Como resultado, o relatório mostrou que, nos últimos quatro anos, mais de 1,5 mil pessoas de terreiro foram vítimas de perseguição religiosa no município. Desse total, 90% não tiveram nenhuma resposta das autoridades. “Esse projeto nasce justamente numa resposta ao processo de racismo religioso que a gente passa. Aqui no Brasil temos uma perseguição decorrente do racismo estrutural contra as expressões de fé negras, afro brasileiras e afro indígenas. Esse racismo decorre de um componente etnicorracial, ele decorre do racismo que a gente conhece. Só que dessa vez não aplicado não aplicado aos corpos negros, mas à questão da fé negra”, explica.
Somando forças à luta antirracista, Lula, o adversário de Bolsonaro nessas eleições, divulgou na semana passada uma carta de compromisso com os eleitores evangélicos.
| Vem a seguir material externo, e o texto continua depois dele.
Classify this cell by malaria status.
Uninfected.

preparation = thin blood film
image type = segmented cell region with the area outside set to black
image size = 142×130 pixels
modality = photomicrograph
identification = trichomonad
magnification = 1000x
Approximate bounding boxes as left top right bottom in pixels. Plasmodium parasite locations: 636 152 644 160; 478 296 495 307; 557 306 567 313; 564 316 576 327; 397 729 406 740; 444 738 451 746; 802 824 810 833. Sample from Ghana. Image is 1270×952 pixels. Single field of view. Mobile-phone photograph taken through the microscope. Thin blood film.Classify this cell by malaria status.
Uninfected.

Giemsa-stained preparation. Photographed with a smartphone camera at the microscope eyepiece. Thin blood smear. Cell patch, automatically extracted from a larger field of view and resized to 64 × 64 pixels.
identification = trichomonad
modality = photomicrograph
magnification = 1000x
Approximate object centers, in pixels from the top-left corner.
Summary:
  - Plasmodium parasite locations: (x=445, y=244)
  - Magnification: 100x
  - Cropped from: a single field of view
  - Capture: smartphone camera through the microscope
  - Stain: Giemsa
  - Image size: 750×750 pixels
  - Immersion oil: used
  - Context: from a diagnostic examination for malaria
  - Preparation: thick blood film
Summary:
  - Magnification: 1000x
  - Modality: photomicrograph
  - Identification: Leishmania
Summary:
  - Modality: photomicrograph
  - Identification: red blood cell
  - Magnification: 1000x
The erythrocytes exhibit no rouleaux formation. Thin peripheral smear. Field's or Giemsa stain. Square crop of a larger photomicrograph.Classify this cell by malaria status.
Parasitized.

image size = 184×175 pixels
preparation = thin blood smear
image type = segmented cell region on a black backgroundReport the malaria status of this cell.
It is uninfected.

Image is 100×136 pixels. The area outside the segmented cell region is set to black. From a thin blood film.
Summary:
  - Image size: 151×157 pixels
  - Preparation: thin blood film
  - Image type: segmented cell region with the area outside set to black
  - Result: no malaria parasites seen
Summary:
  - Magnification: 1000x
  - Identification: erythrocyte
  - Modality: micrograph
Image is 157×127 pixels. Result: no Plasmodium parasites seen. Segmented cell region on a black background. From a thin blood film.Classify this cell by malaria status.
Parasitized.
O documento se compromete com a liberdade de culto e de religião e também pontua políticas voltadas às igrejas adotadas durante os seus dois governos, como a criação da Lei de Liberdade Religiosa, promulgada em 2003, durante seu primeiro ano de mandato.
“Se Deus e o povo brasileiro permitirem que eu seja eleito, além de manter esses direitos, vou estimular sempre mais a parceria com as Igrejas no cuidado com a vida das pessoas e das famílias brasileiras”, diz trecho da carta assinada pelo ex-presidente e candidato neste segundo turno.